Here are the filing fees and deadlines for each state:

  • Wisconsin: $1.1 million by November 25
  • Pennsylvania: $0.5 million by November 28
  • Michigan: $0.6 million by November 30

Those are just the filing fees. The costs associated with recounts are a function of state law. Attorney’s fees are likely to be another $2-3 million, then there are the costs of the statewide recount observers in all three states. The total cost is likely to be $6-7 million.

Stein and her vice presidential running mate Ajamu Baraka of Chicago, along with election integrity advocates, say they are well positioned to lead the effort without a personal conflict of interest in the outcome.

“Greens have long been at the forefront of campaigns for election integrity,” said David Cobb, Stein/Baraka campaign manager.

As the Green Party presidential candidate in 2004, Cobb led the charge for a recount in the state of Ohio for that election year. “This effort is about holding the institutions of democracy accountable by ensuring all votes that are cast are counted,” he said.

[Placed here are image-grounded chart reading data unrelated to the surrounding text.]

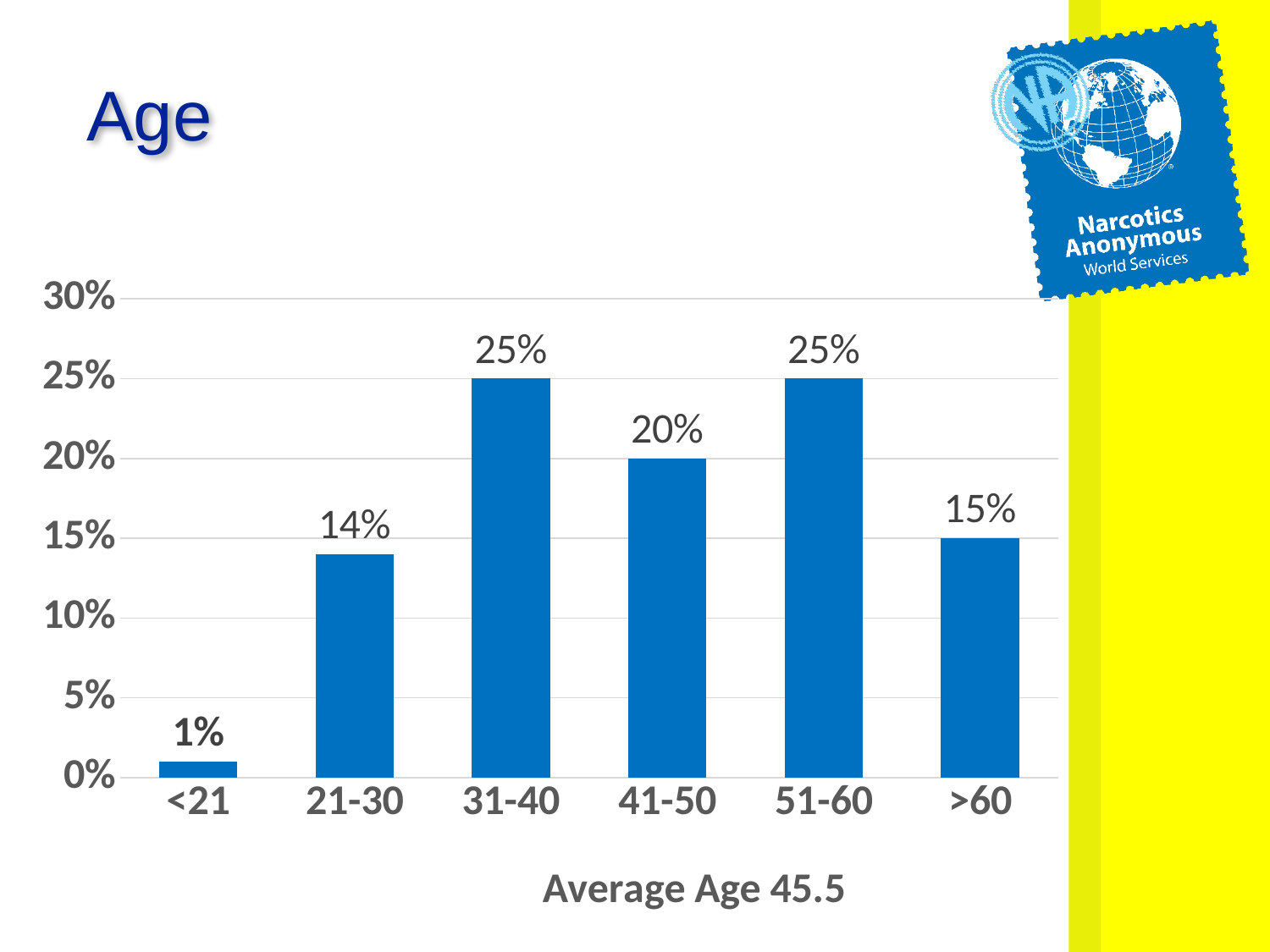
What kind of chart is shown on the slide? Bar chart Is the value for 41-50 greater or less than 15%? greater What is the difference between the values for >60 and <21? 14% What is the value for the >60 age group? 15% Which two age groups share the highest value? 31-40 and 51-60 What average age is stated below the chart? 45.5 What is the value for the 21-30 age group? 14% What is the difference between the values for 31-40 and 41-50? 5% How many age groups are shown on the chart? 6 What is the value for the 41-50 age group? 20% Which age group has the lowest value? <21 Which is larger, the value for 21-30 or the value for >60? >60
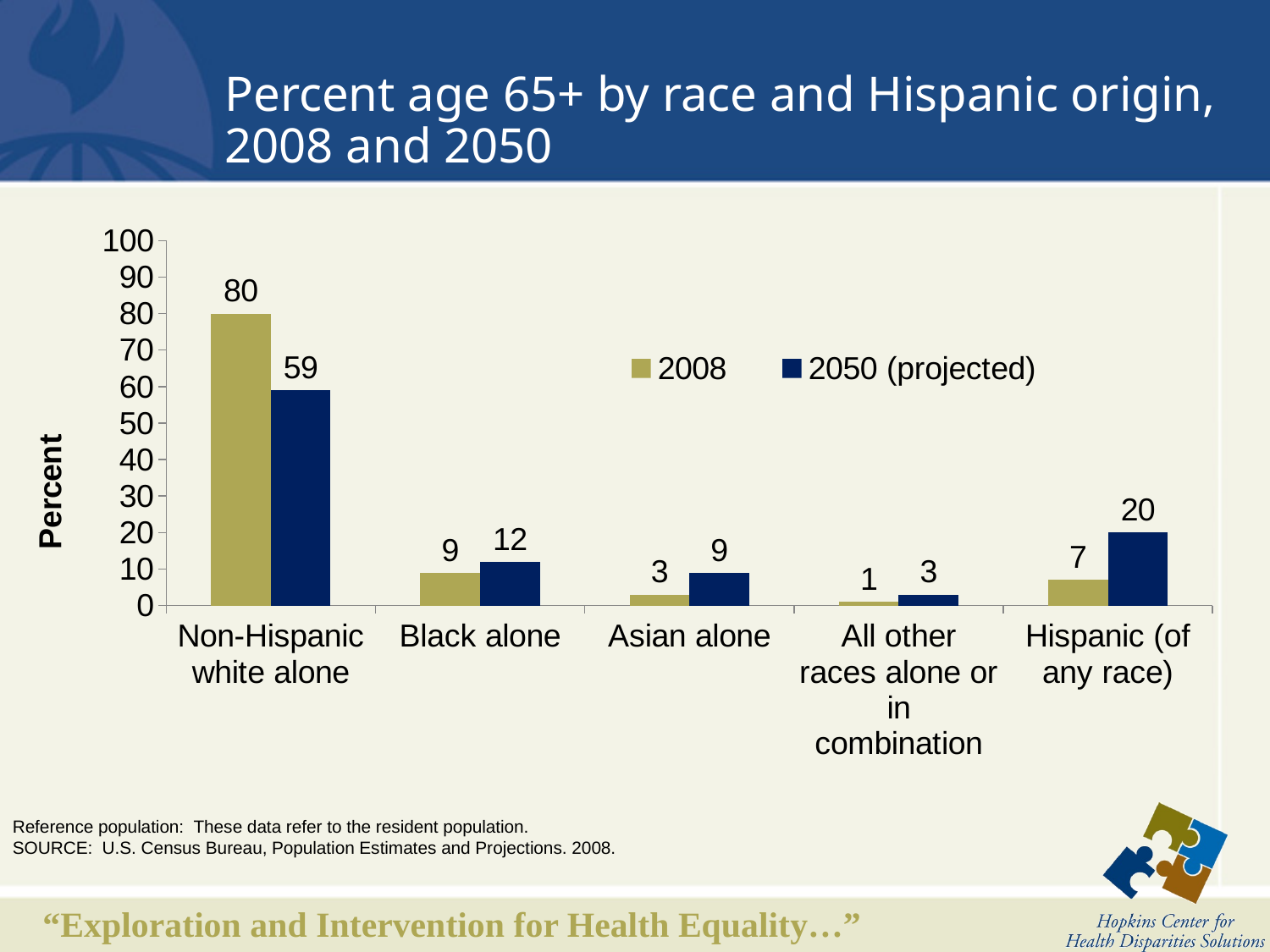
What is the 2008 value for Non-Hispanic white alone? 80 How many series does the legend list? 2 Which is larger for Black alone: the 2008 value or the 2050 (projected) value? 2050 (projected) Which category has the highest 2050 (projected) value? Non-Hispanic white alone What is the label of the y axis? Percent What is the difference between the 2008 and 2050 (projected) values for Non-Hispanic white alone? 21 What is the 2008 value for Asian alone? 3 Which category has the lowest 2008 value? All other races alone or in combination What is the 2050 (projected) value for Hispanic (of any race)? 20 Is the 2050 (projected) value for Non-Hispanic white alone greater or less than 50? greater What kind of chart is shown on the slide? bar chart How many categories are shown on the x axis? 5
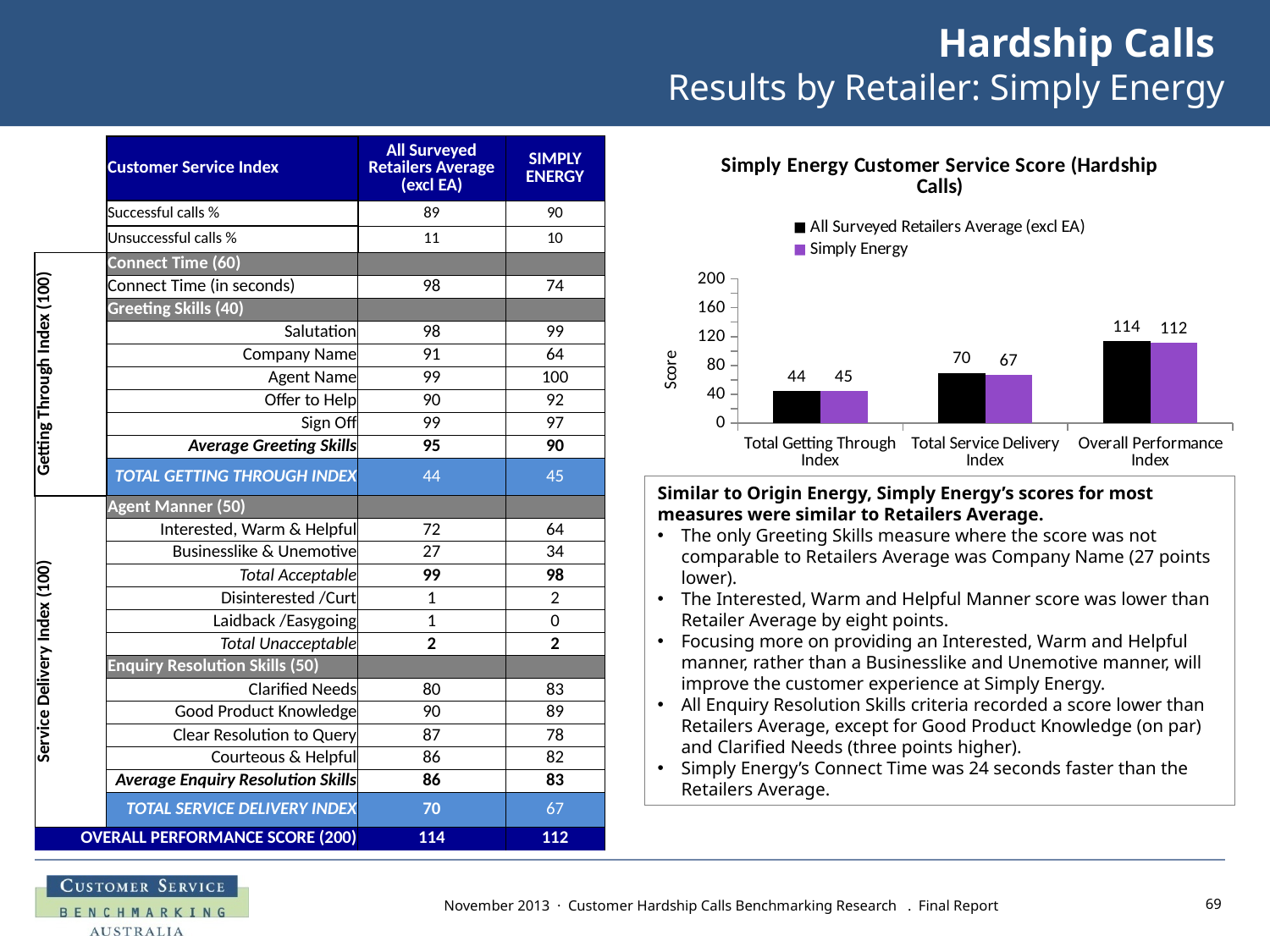
What is the Simply Energy value for the Total Getting Through Index? 45 What is the Simply Energy value for the Overall Performance Index? 112 What is the All Surveyed Retailers Average (excl EA) value for the Total Service Delivery Index? 70 What is the difference between the All Surveyed Retailers Average and Simply Energy for the Total Service Delivery Index? 3 What is the title of the chart? Simply Energy Customer Service Score (Hardship Calls) How many categories are shown on the x axis of the chart? 3 What kind of chart is shown on the slide? Bar chart Which category has the highest value for Simply Energy? Overall Performance Index Which category has the lowest value for All Surveyed Retailers Average (excl EA)? Total Getting Through Index How many series does the chart legend list? 2 Is the All Surveyed Retailers Average value for the Overall Performance Index greater or less than 80? greater Which is larger for the Total Getting Through Index: All Surveyed Retailers Average (excl EA) or Simply Energy? Simply Energy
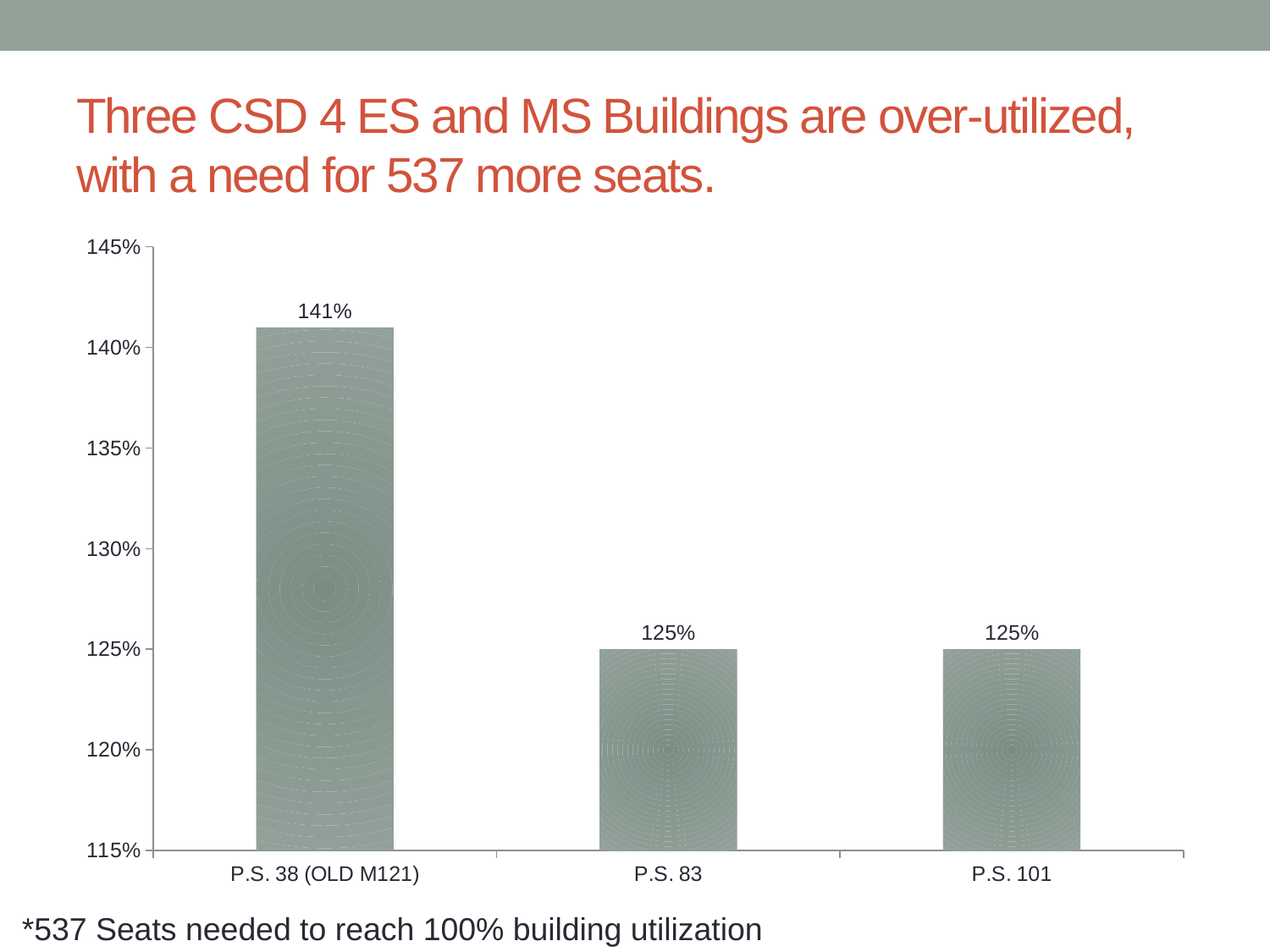
Is the value for P.S. 83 greater or less than 130%? less What is the difference between the utilization of P.S. 38 (OLD M121) and P.S. 83? 16% Which is larger, the value for P.S. 38 (OLD M121) or the value for P.S. 101? P.S. 38 (OLD M121) What is the utilization value for P.S. 83? 125% Do the values rise or fall from P.S. 38 (OLD M121) to P.S. 83? fall How many buildings are shown in the chart? 3 Is the value for P.S. 38 (OLD M121) greater or less than 135%? greater What is the utilization value for P.S. 101? 125% Which building has the highest utilization? P.S. 38 (OLD M121) What is the lowest value shown on the vertical axis? 115% What kind of chart is shown on the slide? bar chart What is the utilization value for P.S. 38 (OLD M121)? 141%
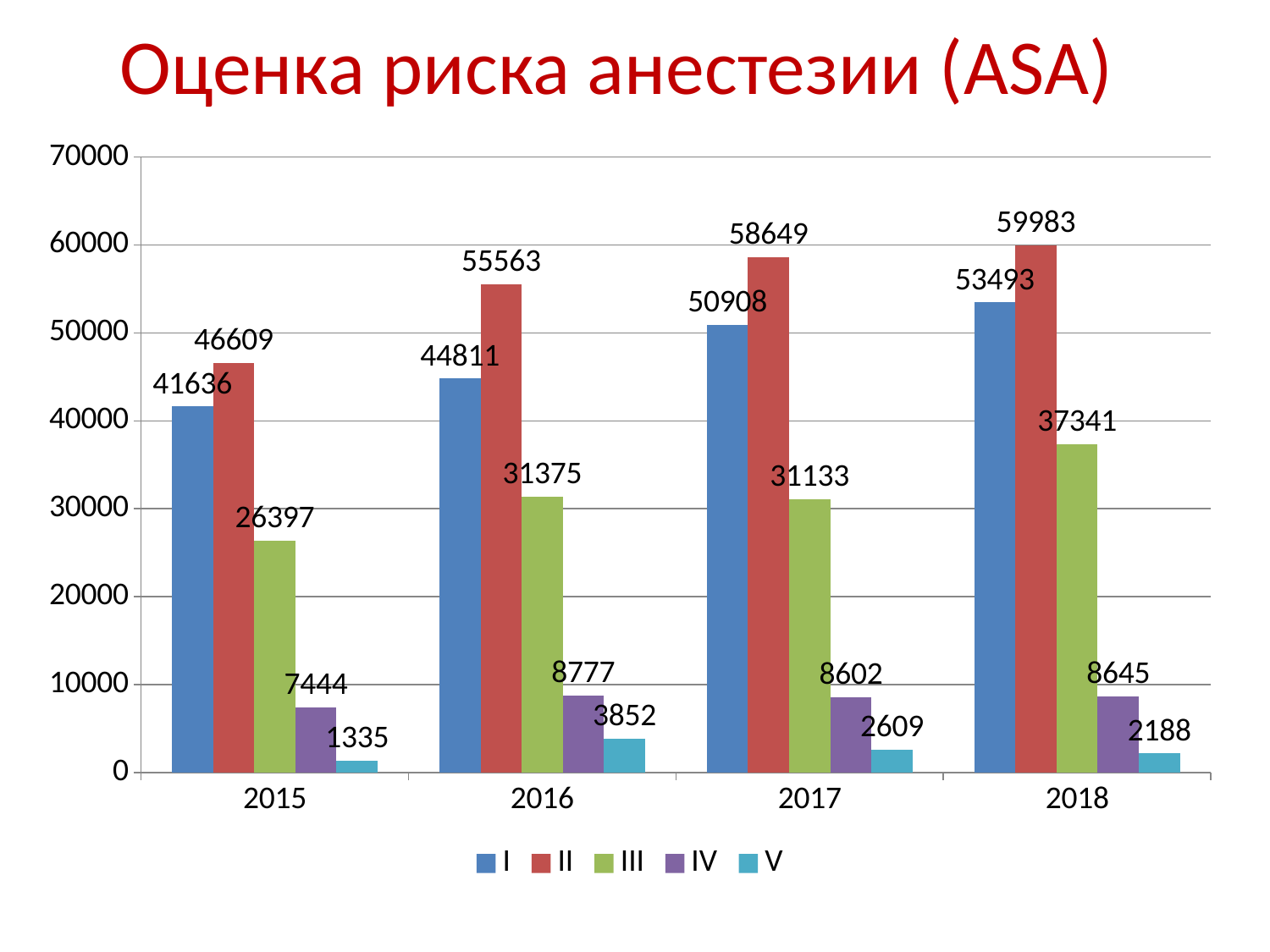
What is the value for series III in 2018? 37341 What is the title of the chart? Оценка риска анестезии (ASA) How many years are shown on the x axis? 4 In which year is the value for series V lowest? 2015 What is the value for series II in 2017? 58649 What is the value for series V in 2015? 1335 What is the difference between series II and series I in 2016? 10752 What kind of chart is shown on the slide? bar chart Which is larger in 2017: series III or series IV? III Do the values for series I rise or fall from 2015 to 2018? rise In which year is the value for series II highest? 2018 How many series does the legend list? 5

Stein said, “Assuring the validity of our vote is a critical first step towards democratizing our elections. Other essential steps include ending discriminatory voter ID laws and voter purges like “Interstate Crosscheck;” opening the debates to all candidates on the ballot in enough states to win the election; establishing Ranked Choice Voting, a system that enables voters to rank their choices, knowing that if their first choice loses, their vote is automatically reassigned to their second choice; and getting big money out of politics – and letting the people back in.”